Der Sozialwissenschafter Gehmacher ist der Überzeugung, daß wir uns in einer Übergangsperiode befinden. Dem zugrunde liegt eine Drei-Phasen-Theorie. Jede Gesellschaft macht geschichtliche Entwicklungen durch. Oft sehen diese aus wie folgt.

In Phase eins geht es darum, die wichtigsten Grundbedürfnisse zu decken und Not und Schmerzen zu lindern. In der Phase zwei wird es, mit steigendem Wohlstand und längerem Leben, immer wichtiger, glücklich und gesund zu leben, und weniger, Leid zu vermeiden, das ja nur mehr vermindert vorhanden ist. Beruf, Partnerwahl, Freizeit, Bildung, positives Leben, Lebensqualität werden wichtiger. In der Phase drei: suchen die Menschen nach ihrem Glück. Wohin uns das führen wird? Keine Ahnung, meint Gehmacher. Wir stecken mitten drin im Prozeß zwischen Phase zwei und drei.

Heute, so meint Gehmacher, können wir sogar einen scheinbar paradoxen Satz prägen: Gesund sein kann man sogar mit einer Krankheit. Gesundheit ist, wenn man nicht den nur scheinbar weiten und tatsächlich furchtbar engen WHO-Begriff nimmt ("Freisein von Leiden..."). Gesundheit ist auch: Belastungen, die uns gefährden, rechtzeitig spüren.

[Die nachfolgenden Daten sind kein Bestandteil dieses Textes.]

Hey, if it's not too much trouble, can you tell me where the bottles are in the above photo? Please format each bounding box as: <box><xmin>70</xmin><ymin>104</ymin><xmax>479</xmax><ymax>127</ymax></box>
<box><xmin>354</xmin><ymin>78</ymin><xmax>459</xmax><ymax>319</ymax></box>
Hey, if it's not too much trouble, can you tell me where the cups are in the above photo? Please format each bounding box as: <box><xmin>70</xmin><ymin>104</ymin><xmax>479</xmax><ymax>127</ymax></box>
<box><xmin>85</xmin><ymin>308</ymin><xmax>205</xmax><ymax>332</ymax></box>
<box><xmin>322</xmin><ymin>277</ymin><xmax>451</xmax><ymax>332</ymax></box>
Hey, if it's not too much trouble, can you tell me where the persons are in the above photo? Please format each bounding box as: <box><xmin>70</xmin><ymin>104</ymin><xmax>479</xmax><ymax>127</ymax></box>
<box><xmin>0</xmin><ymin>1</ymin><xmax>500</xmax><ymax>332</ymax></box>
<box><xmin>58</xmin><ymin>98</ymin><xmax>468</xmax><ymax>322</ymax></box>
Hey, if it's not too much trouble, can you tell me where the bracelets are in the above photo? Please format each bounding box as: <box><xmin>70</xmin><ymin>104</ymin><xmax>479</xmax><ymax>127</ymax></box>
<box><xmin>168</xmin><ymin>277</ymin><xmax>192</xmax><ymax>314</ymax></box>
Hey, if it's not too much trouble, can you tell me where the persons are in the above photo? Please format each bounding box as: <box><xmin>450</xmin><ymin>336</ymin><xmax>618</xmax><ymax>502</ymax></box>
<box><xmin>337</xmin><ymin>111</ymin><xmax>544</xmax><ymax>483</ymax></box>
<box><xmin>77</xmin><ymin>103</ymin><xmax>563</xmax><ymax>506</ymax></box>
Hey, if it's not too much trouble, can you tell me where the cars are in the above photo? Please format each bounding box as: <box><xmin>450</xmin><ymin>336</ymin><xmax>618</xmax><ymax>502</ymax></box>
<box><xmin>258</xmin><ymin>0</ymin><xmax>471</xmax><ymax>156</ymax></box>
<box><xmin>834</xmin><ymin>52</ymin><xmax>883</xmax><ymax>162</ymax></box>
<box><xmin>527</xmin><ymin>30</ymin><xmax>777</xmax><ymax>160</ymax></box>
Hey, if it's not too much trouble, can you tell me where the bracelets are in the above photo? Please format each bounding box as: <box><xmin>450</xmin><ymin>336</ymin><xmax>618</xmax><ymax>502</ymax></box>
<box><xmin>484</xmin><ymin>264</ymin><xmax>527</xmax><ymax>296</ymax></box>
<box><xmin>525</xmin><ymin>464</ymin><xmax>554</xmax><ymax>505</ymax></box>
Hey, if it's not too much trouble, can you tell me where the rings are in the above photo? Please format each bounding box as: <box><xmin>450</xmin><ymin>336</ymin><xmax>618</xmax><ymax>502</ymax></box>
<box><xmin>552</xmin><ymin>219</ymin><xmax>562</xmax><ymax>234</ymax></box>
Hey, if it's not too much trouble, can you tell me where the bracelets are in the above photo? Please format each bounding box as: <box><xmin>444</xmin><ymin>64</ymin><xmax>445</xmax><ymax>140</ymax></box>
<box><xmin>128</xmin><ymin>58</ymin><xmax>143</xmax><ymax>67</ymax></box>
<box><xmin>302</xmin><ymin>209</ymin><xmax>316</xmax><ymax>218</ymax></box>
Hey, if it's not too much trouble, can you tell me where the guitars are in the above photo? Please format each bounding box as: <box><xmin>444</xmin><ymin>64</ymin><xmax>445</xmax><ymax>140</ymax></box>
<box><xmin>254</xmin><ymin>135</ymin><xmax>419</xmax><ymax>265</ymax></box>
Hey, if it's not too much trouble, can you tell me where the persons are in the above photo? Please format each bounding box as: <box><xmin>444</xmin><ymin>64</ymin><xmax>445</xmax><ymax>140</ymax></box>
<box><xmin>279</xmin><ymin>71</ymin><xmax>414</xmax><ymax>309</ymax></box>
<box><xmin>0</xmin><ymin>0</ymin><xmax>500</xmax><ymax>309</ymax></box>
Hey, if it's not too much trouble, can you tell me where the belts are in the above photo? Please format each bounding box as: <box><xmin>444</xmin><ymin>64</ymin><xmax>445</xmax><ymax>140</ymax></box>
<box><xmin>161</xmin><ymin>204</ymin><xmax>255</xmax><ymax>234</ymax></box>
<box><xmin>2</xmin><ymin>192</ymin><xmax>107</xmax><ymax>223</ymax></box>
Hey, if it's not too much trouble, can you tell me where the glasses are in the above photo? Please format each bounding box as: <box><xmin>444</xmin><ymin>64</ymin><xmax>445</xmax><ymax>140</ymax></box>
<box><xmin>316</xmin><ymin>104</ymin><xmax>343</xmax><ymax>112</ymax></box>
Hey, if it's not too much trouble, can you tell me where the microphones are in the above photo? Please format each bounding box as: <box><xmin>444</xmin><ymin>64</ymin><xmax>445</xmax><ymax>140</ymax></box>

Hin und wieder braucht jeder Mensch solche Signale, die von vielen als Alarmsignale gedeutet werden. Denn: "Jemand, der nie krank ist, ist nicht gesund." Solch ein Mensch müßte andere meiden (Ansteckungsgefahr) und würde an neurotischer Angst leiden.

Stattdessen sollten wir Viren und Bakterien als Bestandteile des Lebens verstehen. Gehmacher: "Unsere Gesellschaft bietet vieles an, um gesund sein zu können. Je reicher die Gesellschaft, desto mehr hat sie zu bieten. Je intelligenter sie ist, umso besser werden die Angebote sein. Unsere Gesellschaft ist reich, aber dumm. Viele vormoderne Kulturen haben darüber mehr gewußt als wir: gesundes Leben, Essen, Bewegung ..." Die moderne Zivilisation hingegen ist kaum noch imstande, auf die körpereigenen oder geistigen Alarmsignale zu horchen. Je "tauber" sie wird, desto lauter müssen die Signale werden.

Das Krankenwesen kann als solch ein Signal gesehen werden: Es ist sehr teuer, bietet aber nicht mehr sehr viel zusätzlichen Nutzen. Man nennt das "abnehmender Grenznutzen". Je mehr investiert wird, desto geringer ist der Nutzen, bis hin zur offenen Verschwendung wie in manchen Bereichen der Krankenhausmedizin.